4.10. Zebrafish Strains and Maintenance

Tg(mpx:EGFP) zebrafish were maintained in a facility of the Korean Institute of Oriental Medicine at 28.5 °C under a 14 h light/10 h dark cycle. Embryos were naturally produced by Tg(mpx:EGFP) zebrafish and grew freely in egg water.

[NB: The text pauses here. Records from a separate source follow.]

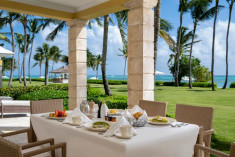 Tortuga Bay - 13 Luxury Beachfront Villas at Puntacana Resort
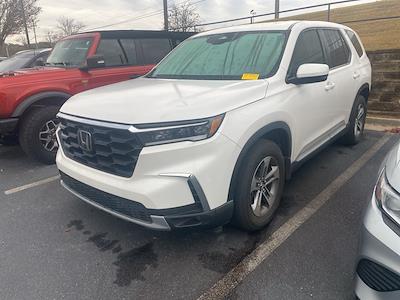 Used 2023 Honda Pilot EX-L for sale #SED04014B - photo 1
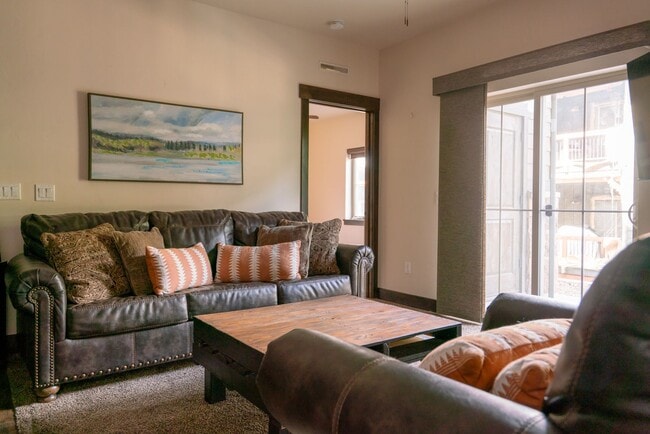 5461 Luge Ln in Park City, UT - Building Photo - Building Photo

4.11. Zebrafish Neutrophil Recruitment Assay

Tg(mpx:EGFP) zebrafish larvae at 5 dpf were randomly divided into five groups and placed into 6-well plates (n = 20–25 per group). The larvae were anesthetized with tricaine (Sigma) and the lower parts of the tails amputated using a scalpel. After injury, the larvae were exposed to ABL (1.54 and 3.08 μg/embryo) or Dex (1.25 μg/embryo) at 28.5 °C. The test materials were dissolved in dimethyl sulfoxide and directly pipetted into egg water with the larvae. Fluorescence images at 24 hpi were obtained using a stereomicroscope (SZX16; Olympus, Tokyo, Japan). The fluorescence intensities were quantified with the aid of ImageJ 1.53k software.

4.12. Statistical Analysis

Statistical significance was assessed using one-way analysis of variance and Dunnett’s multiple comparison test in GraphPad 7.0 Prism software (GraphPad Software, Inc., San Diego, CA, USA).